I took my toddler son to a rugby game recently.
We caught the later stages of a remarkable match and he sat on my shoulders, fixated.
Granted, he’s too young to know what it means to see Rugby World Cup players and possible future Olympians competing for local clubs.
For junior, the smash and hustle of 30 players chasing one ball is good enough.
Sadly (more like full-on crying, in his case), I had to cut the post-game interviews short. Taking junior to sporting events is a trial-and-error experiment on my days off.
Yet I still learned something new, thanks to some compassionate interviewees.
The Canadian Direct Insurance Premier Rugby League, which has featured nearly every player who has donned a Canada jersey in recent years – save for a couple of imports with Canadian passports – limits the number of nationally carded, non-homegrown players to three per team per game.
This, despite the opening of Rugby Canada’s new $1-million, high-performance training facility in Langford, which draws even more national-calibre players to the four South Island clubs.
Rugby Canada’s centre is a final step towards centralizing the national program on the South Island. It will provide training for Canada’s under-17 and U-20 teams, plus the senior sevens and 15s sides. It’s a boon for the local economy and athletics scene, growing Victoria’s reputation as a mecca for Canadian athletes.
Except from the sidelines, it leaves one wondering where the players are supposed to play in the meantime.
Every Island team in the CDI Premier League has found a home for migrating national players at one point: the University of Victoria Vikes, James Bay Athletic Association, and though they’re not currently in the premier league, the Velox Valhallians.
The B.C. Rugby Union approved the carded player rule by a 119-78 margin at its 2010 AGM. One club manager told me it was to prevent the “stacking” of teams with carded players they did not develop.
Doing the math, there are between 40 to 60 nationally carded senior players, with another couple dozen on the radar.
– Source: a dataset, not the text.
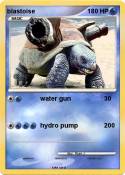 blastoise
Langford is the stepping stone to their international desires, and the Premier League is a stepping stone to Langford. Aside from about a dozen of those players playing pro in Europe, the rest rely on homes with one of the Premier League’s eight teams. That’s only 24 players walking into spots.
The Castaway-Wanderers benefited from an influx of eastern players hoping for a sniff at the Rugby World Cup when they won the provincial title last year. The Canadian team that defeated Tonga in the World Cup was heavily flavoured with that same CW team.
A stipulation to the rule says that carded players who are “developed” by the teams for which they are playing are exempt. UVic and UBC are also immune, because of their varsity status.
It means James Bay can throw national scrum half Sean White and fly half Connor Braid into the lineup at any time. And when national sevens captain Phil Mack finishes his time at UVic, he too will be free to play for James Bay. The same goes for the Castaway-Wanderers, with Michael Fuailefau and Beau Parker.
The rule does slow graduating Vikes with national team status from jumping ship to Island clubs, however. National prop Andrew Tiedeman and his Vikes front row mate Toby Peyton came to the Castaway-Wanderers from UVic this year. Tiedeman is CW’s new captain, while Peyton hasn’t played in the Premier League yet this year.
One would expect Velox to get a boost sooner than later, and hopefully it means their return to the Premier League next year. But that’s still only a few players. Perhaps the answer lies in a return of the Pacific Pride under-23 program, which was also part of the Premier League.
Whatever the answer, there’s got to be some way to see more of Canada’s rugby team in Victoria besides at practice, or on the Premier League sidelines.
Travis Paterson is sports reporter for Black Press Greater Victoria.